▸ WORK TO BE COMPLETED: Arrange the lines from the line with "How far apart" to the line with "16.3 meters" as a Markdown table with the columns Row and Line, leaving out any blank lines.

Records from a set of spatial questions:

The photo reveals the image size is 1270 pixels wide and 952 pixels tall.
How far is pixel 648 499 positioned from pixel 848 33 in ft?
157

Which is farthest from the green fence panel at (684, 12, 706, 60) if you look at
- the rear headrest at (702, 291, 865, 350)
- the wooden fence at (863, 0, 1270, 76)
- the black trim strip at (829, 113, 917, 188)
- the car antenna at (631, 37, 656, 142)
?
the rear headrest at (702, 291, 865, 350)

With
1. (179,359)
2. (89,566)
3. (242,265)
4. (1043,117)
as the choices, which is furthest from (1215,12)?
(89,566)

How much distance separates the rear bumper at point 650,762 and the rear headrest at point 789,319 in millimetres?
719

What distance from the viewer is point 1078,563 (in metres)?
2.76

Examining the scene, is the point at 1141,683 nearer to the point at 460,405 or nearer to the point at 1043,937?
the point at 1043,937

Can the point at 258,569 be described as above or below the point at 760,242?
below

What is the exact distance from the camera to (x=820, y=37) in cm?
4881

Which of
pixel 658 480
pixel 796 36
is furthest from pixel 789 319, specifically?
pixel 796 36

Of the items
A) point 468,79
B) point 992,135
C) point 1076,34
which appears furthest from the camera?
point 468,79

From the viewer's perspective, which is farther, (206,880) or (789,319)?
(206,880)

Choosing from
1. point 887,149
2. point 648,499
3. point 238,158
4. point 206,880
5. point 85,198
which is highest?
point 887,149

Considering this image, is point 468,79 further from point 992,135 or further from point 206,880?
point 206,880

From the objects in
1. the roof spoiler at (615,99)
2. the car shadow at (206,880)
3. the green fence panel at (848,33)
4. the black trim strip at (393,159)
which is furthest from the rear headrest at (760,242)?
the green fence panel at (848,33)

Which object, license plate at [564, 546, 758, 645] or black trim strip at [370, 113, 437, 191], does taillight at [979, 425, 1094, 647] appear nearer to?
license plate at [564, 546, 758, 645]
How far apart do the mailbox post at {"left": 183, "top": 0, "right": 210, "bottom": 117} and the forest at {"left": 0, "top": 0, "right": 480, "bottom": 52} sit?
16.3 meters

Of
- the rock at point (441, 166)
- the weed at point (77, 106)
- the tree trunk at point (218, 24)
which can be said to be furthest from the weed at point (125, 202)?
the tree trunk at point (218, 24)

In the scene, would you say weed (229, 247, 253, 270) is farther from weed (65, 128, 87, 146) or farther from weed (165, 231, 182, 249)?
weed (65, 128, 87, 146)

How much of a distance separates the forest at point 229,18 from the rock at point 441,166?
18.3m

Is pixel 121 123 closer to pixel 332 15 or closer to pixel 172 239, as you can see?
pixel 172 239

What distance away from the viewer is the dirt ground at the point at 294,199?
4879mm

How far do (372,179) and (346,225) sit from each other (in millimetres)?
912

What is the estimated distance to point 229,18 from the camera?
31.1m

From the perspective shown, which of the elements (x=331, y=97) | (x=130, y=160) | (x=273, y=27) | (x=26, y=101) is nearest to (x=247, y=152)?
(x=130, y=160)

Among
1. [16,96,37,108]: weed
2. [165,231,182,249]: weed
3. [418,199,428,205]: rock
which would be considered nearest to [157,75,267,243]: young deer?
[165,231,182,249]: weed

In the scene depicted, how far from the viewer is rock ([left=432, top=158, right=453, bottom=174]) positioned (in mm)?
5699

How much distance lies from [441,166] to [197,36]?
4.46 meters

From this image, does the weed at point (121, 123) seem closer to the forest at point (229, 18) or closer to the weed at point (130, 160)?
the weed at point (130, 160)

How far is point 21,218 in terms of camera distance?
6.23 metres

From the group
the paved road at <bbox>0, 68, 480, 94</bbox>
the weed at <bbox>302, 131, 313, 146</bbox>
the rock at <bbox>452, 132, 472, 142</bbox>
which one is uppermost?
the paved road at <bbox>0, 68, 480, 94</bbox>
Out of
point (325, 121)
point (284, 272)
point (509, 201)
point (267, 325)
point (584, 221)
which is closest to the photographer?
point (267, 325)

▸ TASK OUTPUT:
| Row | Line |
|---|---|
| 1 | How far apart do the mailbox post at {"left": 183, "top": 0, "right": 210, "bottom": 117} and the forest at {"left": 0, "top": 0, "right": 480, "bottom": 52} sit? |
| 2 | 16.3 meters |